Określeniem Olędrzy definiowano wielokulturowe i wieloetniczne zjawisko dotyczące także polskich chłopów korzystających z dobrodziejstw olędreskiego prawa osadniczego dającego wolność i poczucie gospodarowania „na swoim" [50].

Inny język, kultura, protestancka religia, wiedza i przede wszystkim odmienny styl życia, światopogląd i system wartości Olędrów w świadomości ówczesnych mieszkańców Polski powodował powszechne kojarzenie Olędrów z Niemcami, raz postrzegając ich jako pracowitych i spokojnych sąsiadów innym razem jako obcych [51].
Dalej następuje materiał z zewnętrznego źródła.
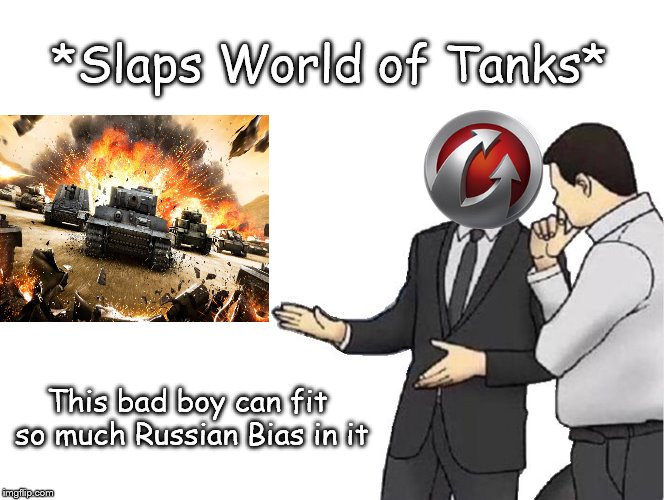 Car Salesman Slaps Hood | *Slaps World of Tanks*; This bad boy can fit so much Russian Bias in it | image tagged in memes,car salesman slaps hood | made w/ Imgflip meme maker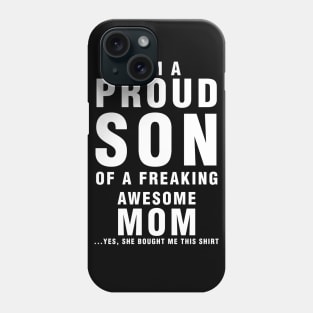 IM A PROUD SON OF FREAKING AWESOME MOM YES SHE BOUGHT ME THIS SHIRT Phone Case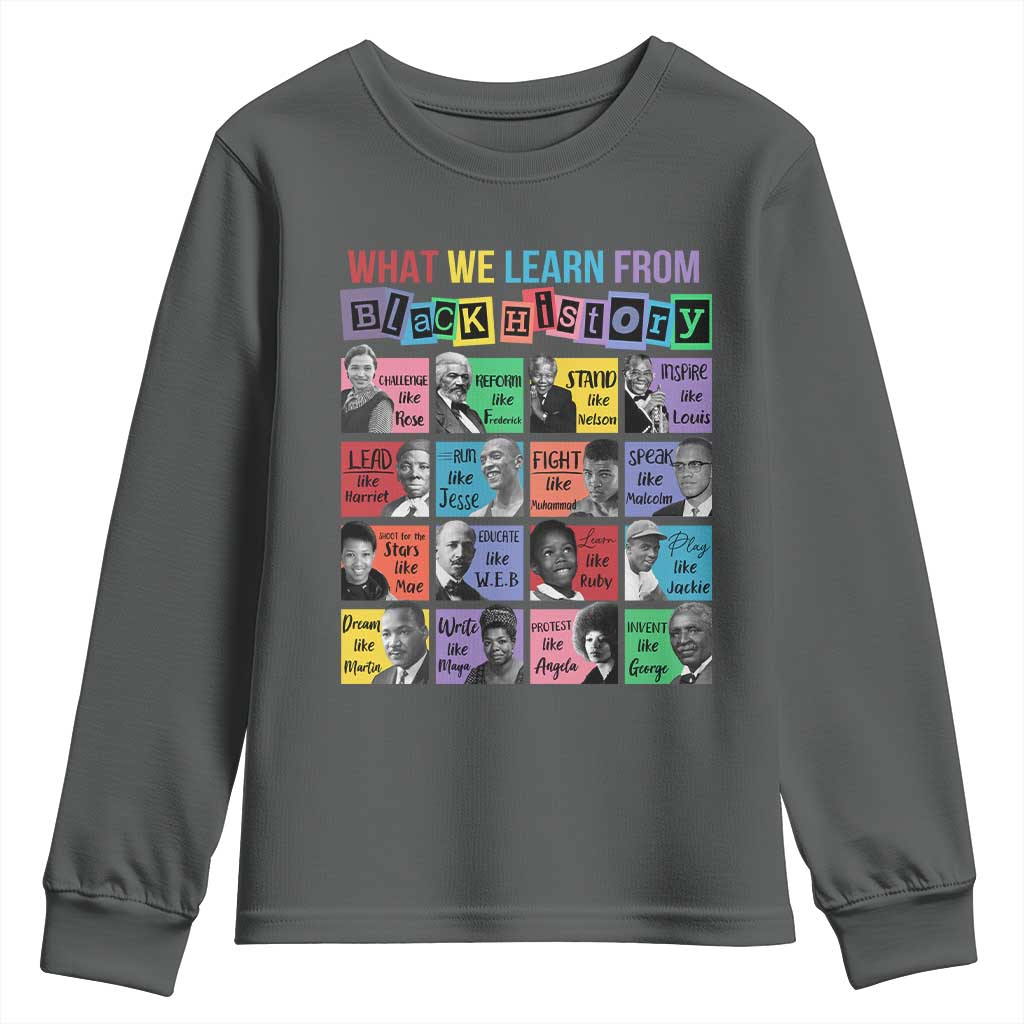 What We Learn From Black History Youth Sweatshirt Black Civil Rights Leaders TS02 Dark Heather Print Your Wear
Przedstawiciele innych nacji, także identyfikowali Holendrów z wyznaniem reformowanym zwracali oni uwagę na powiązanie ich religii z historyczną walką Niderlandów o niepodległość. Wyznanie reformowane i gorliwość jego praktykowania zdaniem wielu przyczyniły się do ukształtowania specyficznego modelu mentalnego: patrioty, obrońcy czystej wiary, sukcesów w interesach, filantropii, skromności, dokładności, sknerstwa oraz racjonalności.
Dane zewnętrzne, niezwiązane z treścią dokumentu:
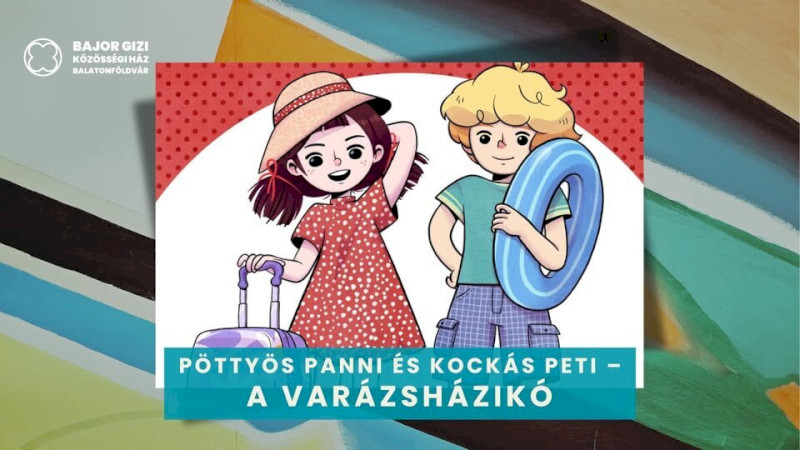 Pöttyös Panni és Kockás Peti- A varázsházikó Balatonföldváron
O niepowtarzalnej specyfice niderlandzkiego kalwinizmu pisze, także Umberto Eco „Niemniej to właśnie w holenderskiej Flandrii, poddanej podwójnemu, sprzecznemu ciśnieniu surowej moralności kalwińskiej i obyczaju mieszczańskiego, świeckiego i wyemancypowanego, rodzą się nowe typy ludzkie, w których piękno łączy się z praktycznym i pożytecznym [52]. Wpływ nauki Jana Kalwina opartej przede wszystkim na interpretacji Biblii na życie codzienne Holendrów był ogromny i dostrzegalny niemal w każdej dziedzinie, była to swojego rodzaju „Biblicyzacja codzienności". Sceny biblijne stały się motywem dominującym w holenderskim malarstwie i grafice. Celem było przybliżenie treści biblijnych jak najszerszym warstwom społecznym [53].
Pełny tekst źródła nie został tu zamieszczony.